Steven Wright — People forget that Steven Wright was the only pitcher from the Red Sox rotation to make the All Star team last year. Who knows what Wright’s season might’ve become had John Farrell not idiotically used him as a pinch runner in LA against the Dodgers, resulting in Wright diving back to the bag headfirst and injuring his shoulder, an injury that apparently he’s still recovering from. I don’t know how the fuck that’s possible, but we’re gonna roll with it. He’s out of contract options, which is how he ended up in the rotation last year, and that will also play in his favor again this year. Wright hasn’t thrown off a mound yet this spring, but he’s still on schedule to get a routine amount of appearances in spring training if he progresses normally. All that being said, what can we actually expect from Wright in 2017? The knuckleball in and of itself is completely unpredictable, but you mix in the fact that Wright is a 32-year-old with zero full major league seasons under his belt, and what can you really expect? Nothing, right? Anything impactful that you get from Wright is a bonus, no? We’ll see!

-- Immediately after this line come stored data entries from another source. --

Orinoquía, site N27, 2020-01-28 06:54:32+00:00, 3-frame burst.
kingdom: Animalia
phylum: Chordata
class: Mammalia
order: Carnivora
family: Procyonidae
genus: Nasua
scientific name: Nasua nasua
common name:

Drew Pomeranz — I don’t know why the Red Sox are committing to the idea of having Drew Pomeranz in the rotation to start the season. Well, I do know why, but the reasoning is stupid. They traded their top pitching prospect for him, so they want to maximize the return on that deal so that they don’t look dumb for trading their top pitching prospect for a relief pitcher. I get it. But he made 13 starts for the Red Sox last season, averaged 5.1 innings per start, and pitched at least 6 innings just five times in those 13 starts. He was basically just a relief pitcher that started the games. Might as well just stick him in the bullpen, and use him in spots that actually make sense. Not only that, but he hasn’t thrown off a mound yet this spring either, and had friggin’ stem cell injections in his elbow last October. That sounds terrific. Are the Red Sox inevitably going to regret this Pomeranz trade? Can Pomeranz actually be a decent starter in the American League? Will he end up back in the bullpen? Will he even be healthy enough to contribute and make a noticeable impact on this year’s team?